Obviously I prefer a live off the floor kind of recording process. It preserves the flow of ideas when soloing, exploits one's own adrenaline, has more feeling, and (in my experience) takes less time. 

Sure, punch in for small corrections, to get a new idea inserted, or take a choice between many takes at a solo, but that's as far as I go with it.

When my students hear themselves screw up a piece (I record them) they know they're not good enough yet.

Peace, Mooh.


----------



## Guest (Sep 25, 2008)

Mooh said:


> Fwiw, I hate recordings with wildly different reverb on different instruments...talk about making the instruments sound like they weren't recorded in the same place.

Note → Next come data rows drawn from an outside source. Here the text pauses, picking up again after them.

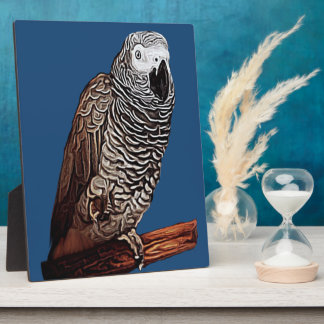 African Grey Parrot Plaques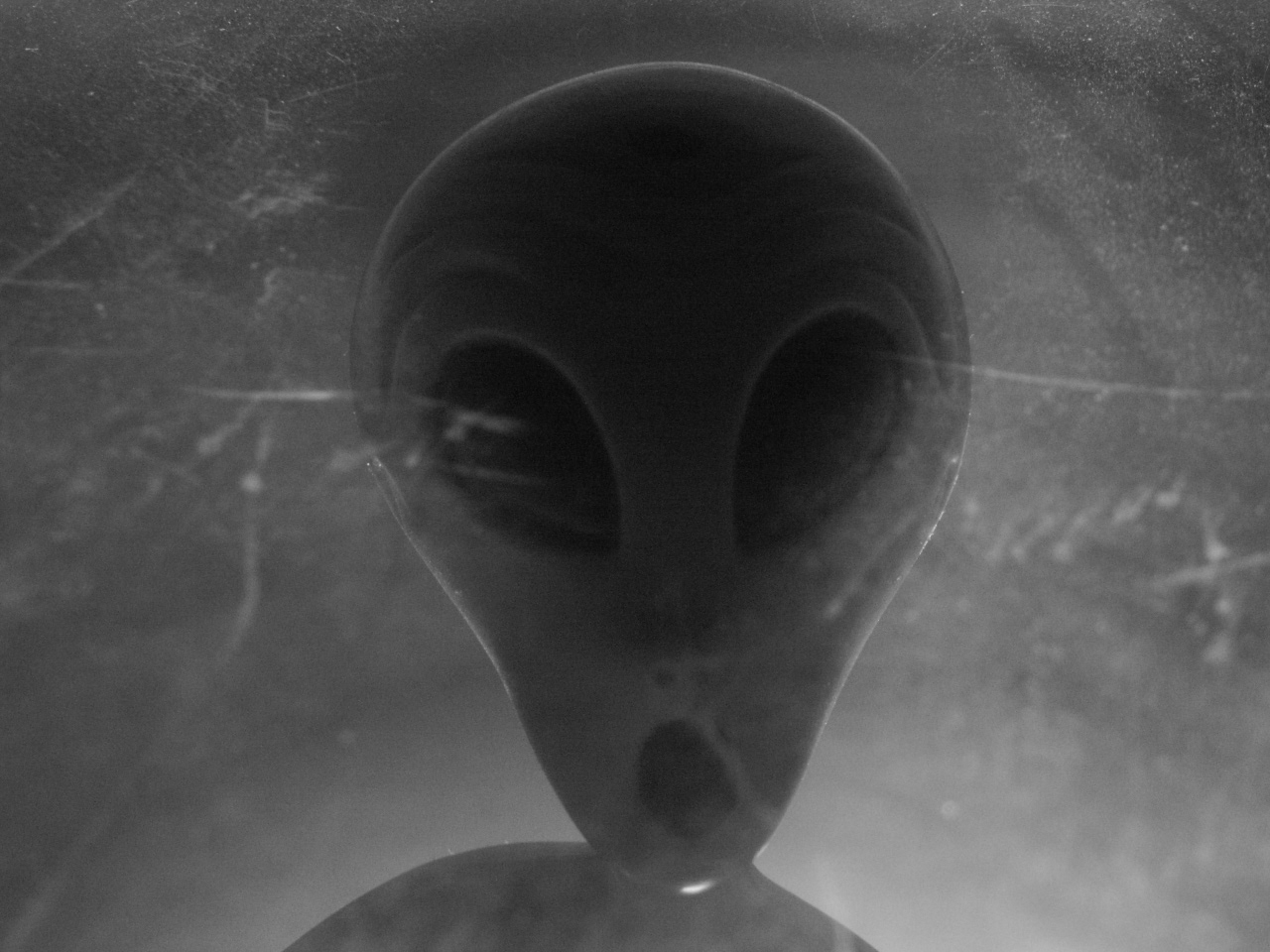 Displaying 19 gt images for scary alien pictures real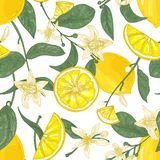无缝的样式用新鲜的水多的柠檬、整体和裁减成片断、花和叶子在白色背景 靠山 向量例证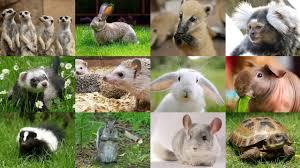 36% zniżki na bilet wstępu do Mini Zoo w Warszawie @ Groupon
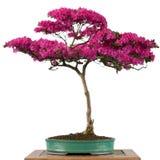 一棵高山玫瑰色盆景树的花 免版税库存图片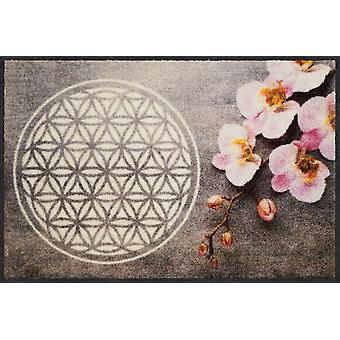 Salon lion flower of life 50 x 75 cm mat washable dirt mat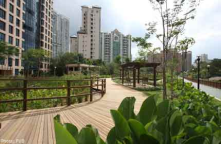 Creating Urban Wetland<br/>Alexandra Canal, Singapore<br/><br/>Part of the government program for a garden in the city, then later city in the garden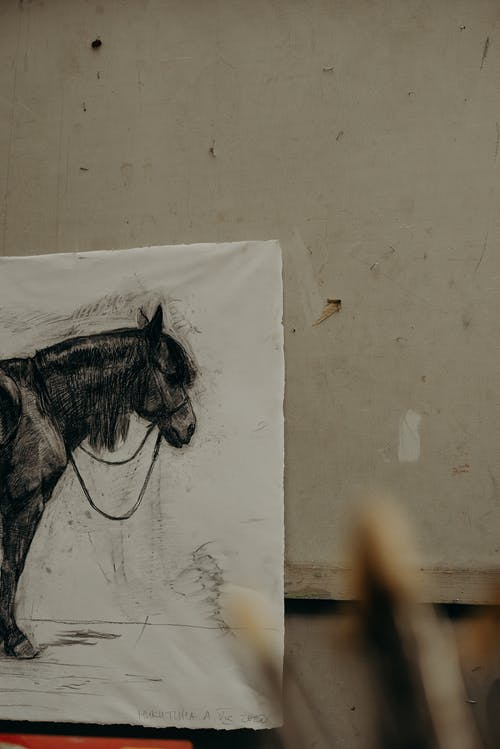 Black and White Horse Sketch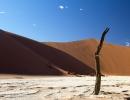 Dead Vlei - Namib Naukluft NP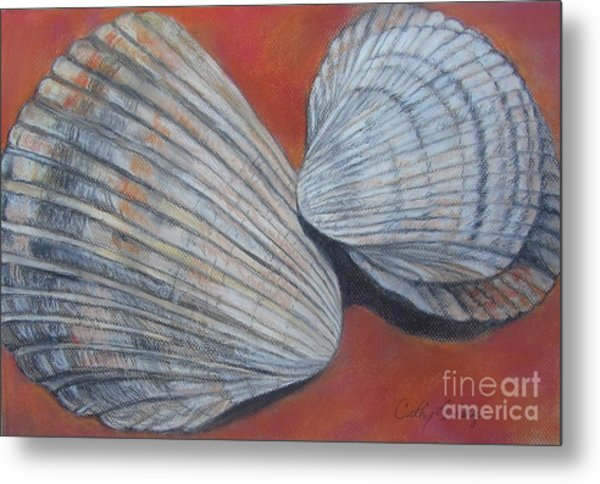Van Hyning's Cockle Shells Metal Print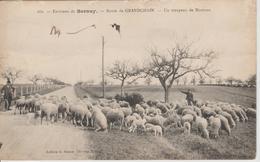 Bernay Route De Grandchain Troupeau De Moutons - Bernay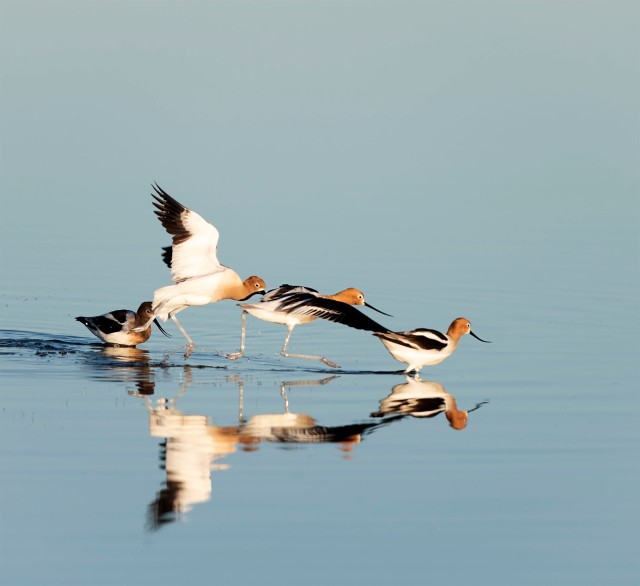 Four_Avocets_1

That is a big pet peeve of mine as well. I'll give a song a pass if they use a wildly different reverb for special emphasis (a cavernous piano for example). But when I record I like to set up one reverb and buss everything to it in varying amounts so they're all in the same "room".


----------



## Schenkerguy (Jul 12, 2008)

Well one vote here for recording with that method.. I've been doing home recording for nearly 30 years, and I think my guitar tracks are fairly well regarded, I do a lot of online collaborating etc..

I want everything to be quite perfect, so I'll take say the first verse and l loop it, maybe a 20 or 30 second part and play it over and over til I get it just right. Sometimes I get it right away, but sometimes it can be 10 or 20 takes. I'm very adept at joining the sections with crossfades etc so you can't hear any edits. The intonation on a guitar is never perfect, so if I'm doing something on the 2nd fret and it jumps to the 14th, I might punch in the second part after re-tuning.

You always have to keep playing the song from an earlier point to make sure it flows, as you can get caught up in one part and it won't match. I get compliments on a lead solo but people don't realize it took 3 hours to do and there are 10 edits.. 

You can hear a couple of examples on my page..
www.myspace.com/garysgeetartunes


----------



## devnulljp (Mar 18, 2008)

_It don't take me no three days to record no album.
_
---John Lee Hooker


----------



## Apostrophe (') (Dec 30, 2007)

I gotta admit, I started doing it a few months ago in my recording software. I usually just record a randomly picked song as quickly as possible, without a sniff of practice. I'll try to record a part straight through, but if it starts giving me trouble, (which is most of the time, lol) I'll break it into verses, choruses, bridges, solos, etc. Very rarely does it get bad enough that I'm recording a single measure at a time.

...

That's an awesome shot of Hooker!


----------



## ssdeluxe (Mar 29, 2007)

ahh.....there's a gr8t thread in here somewhere .........

gr8t comments: and I applaude the folks who appreciate people who can actually "play" the song, and make it "alive".

this "punching bar by bar" does happen. But I suspect you can tell which tunes today subscribe to this. Personally, I think that there is the death of music, music as an "alive" expression. (imho of course)

my last pnt I'd like to make is: Black velvet, constructed bar by bar or not, has gr8t songs and incredible vocal performances: and that's the most important thing, it delivers the emotion, it could have been recorded on cassette and still be amazing.

imho, the bar by bar approach of certain "loathe-some" music has a common thread of: "the songs are not that gr8t and neither are the performances"......and to some extent, the excessive compression and "hyper eq'ing" just complete's the tri-fecta of $hit in = louder $hit out.

its nice to read people are still passionate about the "humanity" of making music, being in this biz...its a struggle everyday to get to the "real" stuff.


----------